A new face in your bed,
New stories to learn,
I have to keep working
And so I move on.

It’s a year down the road
And your face is fading.
I guess I’ve said goodbye.
But I sit down and cry,
Because I can’t recall
How I made your coffee.

How do you remember
Everyone you’ve ever lost?
Every quirk, every smile,
All the tears cried together.
Please, can you tell me,
How do I say goodbye?

6 thoughts on “How Do You Say Goodbye: Conference Version

  1. aortigarA

    Dear May,
    thank you for sharing this updated version of this poem, and for speaking today at the Pioneer Network Conference. You and Alice and Yang were the voice that resonated throughout that hall, challenging and inspiring me to go forward even more purposely in this movement of change. Thank you! Truly, you all really rocked!!

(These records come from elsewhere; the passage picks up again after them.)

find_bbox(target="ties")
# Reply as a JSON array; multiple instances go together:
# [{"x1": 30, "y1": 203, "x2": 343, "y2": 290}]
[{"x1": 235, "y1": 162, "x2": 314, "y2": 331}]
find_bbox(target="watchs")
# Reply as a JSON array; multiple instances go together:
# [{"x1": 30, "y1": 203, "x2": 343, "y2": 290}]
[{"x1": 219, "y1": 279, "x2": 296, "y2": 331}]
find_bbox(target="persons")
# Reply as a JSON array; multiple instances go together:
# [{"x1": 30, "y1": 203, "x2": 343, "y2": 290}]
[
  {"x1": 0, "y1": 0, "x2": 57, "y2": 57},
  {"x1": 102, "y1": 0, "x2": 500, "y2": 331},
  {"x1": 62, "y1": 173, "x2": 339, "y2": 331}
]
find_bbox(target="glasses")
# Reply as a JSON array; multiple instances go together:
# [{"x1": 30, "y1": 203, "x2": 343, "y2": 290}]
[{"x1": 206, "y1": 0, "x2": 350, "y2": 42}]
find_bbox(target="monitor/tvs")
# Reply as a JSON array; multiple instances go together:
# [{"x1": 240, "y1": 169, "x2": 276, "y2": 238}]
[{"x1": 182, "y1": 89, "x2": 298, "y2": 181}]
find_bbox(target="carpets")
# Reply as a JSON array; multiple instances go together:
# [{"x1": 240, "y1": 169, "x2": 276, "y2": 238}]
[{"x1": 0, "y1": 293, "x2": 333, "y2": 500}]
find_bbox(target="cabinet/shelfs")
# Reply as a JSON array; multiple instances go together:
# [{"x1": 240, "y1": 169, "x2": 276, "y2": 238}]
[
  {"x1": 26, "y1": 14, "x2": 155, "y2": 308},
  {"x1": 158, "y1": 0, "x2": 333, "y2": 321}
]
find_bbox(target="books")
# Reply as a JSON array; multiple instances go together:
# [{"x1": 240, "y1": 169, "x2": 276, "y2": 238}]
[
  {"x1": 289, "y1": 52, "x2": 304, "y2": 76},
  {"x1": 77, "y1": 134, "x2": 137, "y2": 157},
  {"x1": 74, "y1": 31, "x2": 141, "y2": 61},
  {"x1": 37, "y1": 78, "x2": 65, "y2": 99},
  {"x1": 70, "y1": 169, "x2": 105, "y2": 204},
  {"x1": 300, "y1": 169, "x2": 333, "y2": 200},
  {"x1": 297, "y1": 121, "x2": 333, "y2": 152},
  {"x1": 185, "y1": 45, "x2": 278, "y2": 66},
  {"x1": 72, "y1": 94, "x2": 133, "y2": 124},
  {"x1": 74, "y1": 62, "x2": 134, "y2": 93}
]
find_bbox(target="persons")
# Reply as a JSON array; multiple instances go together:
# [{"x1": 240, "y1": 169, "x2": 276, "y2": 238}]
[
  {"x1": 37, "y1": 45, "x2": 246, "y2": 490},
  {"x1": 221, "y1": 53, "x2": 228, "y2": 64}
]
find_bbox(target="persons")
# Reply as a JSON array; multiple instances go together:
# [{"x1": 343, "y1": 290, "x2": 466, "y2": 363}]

  2. Eileen Bennett, Montgomery County MD LTC Ombudsman

    It was so wonderful to meet you in person, spend time with you during the conference both as an audience member and participant in the sessions, and share a cab ride to the airport. Your passion, enthusiasm, and moral convictions surround your very being and I am so honored to have basked in that array of shine. Keep your thoughts flowing out loud as an inspiration for your own journey, but also to enlighten those of us who may need some reminding along the way. I hope our paths will cross again soon.

  3. freeflower19632014

    I did not attend the conference, I am reading this from Colorado Springs, CO. I am a CNA of 3 years who only 5 months ago came to LTC. The absolute hardest thing I have to do is say goodbye to my residents who have passed. Since I have been here, I have lost close to 10 residents. I am sad and afterwards I shut down and tell myself I will not get close to my residents anymore. I love your poem, thank you.

    1. May Post author

      Ellen, sometimes I’m astonished how so many unique individuals experience the same thing in such a similar way. You’re right: this is the part that sucks.
      Being willing to accept the pain that comes from caring is such an underrated act of courage. Sometimes I feel like I’m volunteering to have my heart scrapped against a cheese-grater. Sometimes I wonder if I’m crazy for doing it time after time. But every time I wouldn’t trade the love for all the pain.
      It’s so hard, to fight against your natural reaction to protect yourself by shutting down and not getting attached. But it’s the bravest thing anyone can do. At least, that’s what I keep telling myself!
      Thank you for reading and commenting and caring! I know your folks appreciate it!